Wondering why Marvel is so obssesed with making Peter a teengaer/child to be protected while they have never give Johnny an opportunitiy to show his origin story as a teenager/ child being raised by his old sister
Yeah, I think there's a couple of reasons why, for both -- and not that I agree with these reasons so much as that I get why it happens, and it's not because Marvel hates me specifically. This time.
I think with Peter at least Marvel is, to some extent, always chasing that initial high of success. It doesn't matter that Peter only spent an initial 28 issues in high school and that Spider-Man has largely seen success as an independent, adult hero -- and that part of that fame comes from his very successful and popular romantic relationship with Mary Jane. What matters is that Peter initially became wildly popular as a teen hero, as a high school kid, and so I think Marvel continually traps themselves in that cycle where they need to revisit those high school years again and again.
And there's problems with that, because most of the popular Spider-Man characters weren't in that high school cast. So they reinvent MJ and Harry and Gwen and force them into boxes they were never meant to fulfill. You know, MJ has to become the literal girl next door, or a high school best friend. And I think it also ignores what made Peter so wildly popular as a teen hero -- that independence. Peter did everything on his own. That made him appealing to readers. He didn't need to be apprenticed to an adult, or follow in someone's footsteps as a sidekick. Spider-Man was always standing on his own two feet, without any help from anyone. That's how he broke that teen hero mold.
And I think you see that to a certain extent in how audiences are excited for the new MCU movie, because people want to see Peter stand totally on his own. I have no interest in the MCU, but I think it's interesting to see people commenting on that just from the perspective of seeing how fandom reacts to things. People want that independence from Peter. They want to see him as a solo hero.
Johnny, by comparison, is not a solo hero, and at least in 616 continuity really can't function as one on a permanent basis. He can have solo adventures, sure, but part of Johnny's character has always been a social animal. He's a heroic person on his own, but he's a spacefaring superhero adventurer because that's what his family does. Left alone, Johnny tends to spiral. But that's kind of beside the point. The point is, why, when Johnny's origin is just as rooted in his youth as Peter's, do adaptations consistently erase the age gap between him and the other three? Why do they always either age him up or age the others down?
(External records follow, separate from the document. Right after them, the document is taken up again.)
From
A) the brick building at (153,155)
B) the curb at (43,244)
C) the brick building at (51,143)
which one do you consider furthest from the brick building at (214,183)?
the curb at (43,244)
(I'm not really clear on how old he's supposed to be in First Steps at the time of the accident, but it didn't look like 16.)
So I think in adapting the Fantastic Four, the original origin story always seems to present a problem. I think because, first, it requires the Fantastic Four to steal that spaceship. This is not a government-sanctioned flight. They stole that thing. Second because it requires Reed to be wrong.
Fantastic Four introduces us to the smartest man in the world and then it tells us that in his hubris, his first act is this terrible mistake that changes his family forever. Now what he does after that -- I think that really does show that Reed is a genius. But that's not the narrative movies want to go with, generally. They would rather skip the theft, save for Fant4stic, a movie that has a whole host of other problems. And even in Fant4stic, Reed and Sue and Ben are aged down closer to Johnny, and absolved of some of the responsibility of their actions because of that.
Basically, I think no one wants to try to explain why three smart, competent adults went "this is fine" and brought a 16-year-old on their dangerous space flight theft mission. There's other issues here. I think that nobody wants to make Johnny 16 for reasons besides that, like Fantastic Four (2005) and its decision to play up the skirt chaser reputation, or not wanting the team to look unequal. I think there is worry about the teen sidekick aspect always -- I mean, look at Batman adaptations. Peter, being a solo hero, I think largely escapes this, although it does make me kind of side eye some of the earlier MCU Spider-Man choices more, particularly in how they utilized Iron Man.
I think the closest we get to teen Johnny in a live action is the unreleased Roger Corman Fantastic Four film. You do see him there as a child while Reed and Ben are boarding at Johnny and Sue's aunt's house. (And there is a very cute scene in the beginning, if you've never seen it, where college Ben is playing video games with itty-bitty baby Johnny, and where Reed later picks him up.) The downside there is that they were leaning into Byrne's origin story, which aged Sue down considerably.
But I also feel like this is generally a problem where Marvel doesn't want to really dig into Sue and Johnny's backstory, and it's just kind of a shame. I think there's a lot to get into there that outlines who they both are as heroes, where Sue is used to shouldering immense amounts of responsibility, and feeling unseen, and Johnny is used to pretending like everything is okay, because he and his sister need to stay together. I would love a limited comics series about it, honestly, but I don't think Marvel would be interested in it.